# Task goal:
Every line that holds the word "site" needs to be copied from the data below.

--- Data for this task ---

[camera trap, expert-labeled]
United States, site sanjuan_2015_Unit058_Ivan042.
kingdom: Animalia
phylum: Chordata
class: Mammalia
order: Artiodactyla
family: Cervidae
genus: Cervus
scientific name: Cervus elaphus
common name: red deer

---
--- Data for this task ---

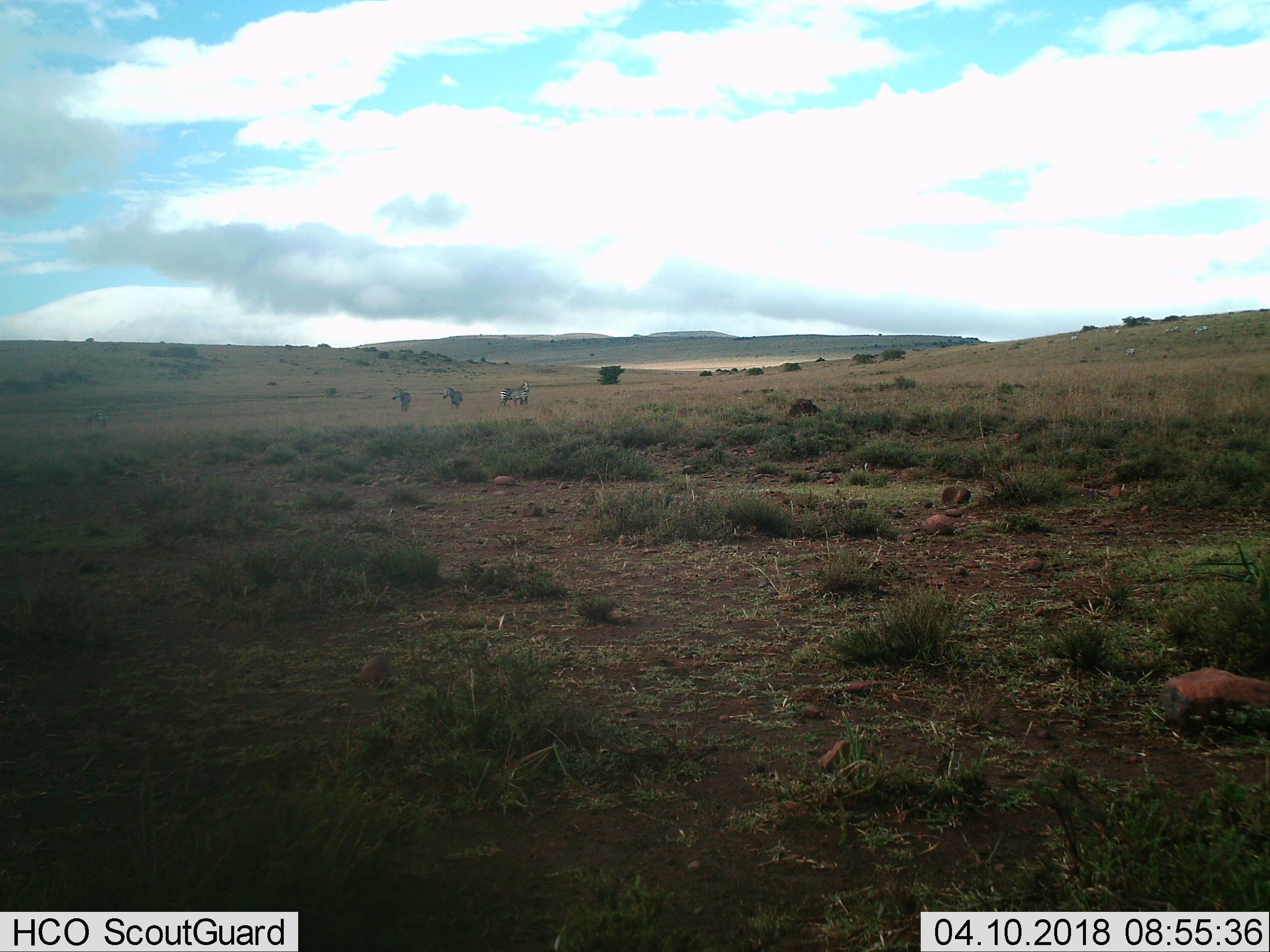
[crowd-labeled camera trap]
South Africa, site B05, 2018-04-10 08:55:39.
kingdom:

---

# Answer below:
United States, site sanjuan_2015_Unit058_Ivan042.
South Africa, site B05, 2018-04-10 08:55:39.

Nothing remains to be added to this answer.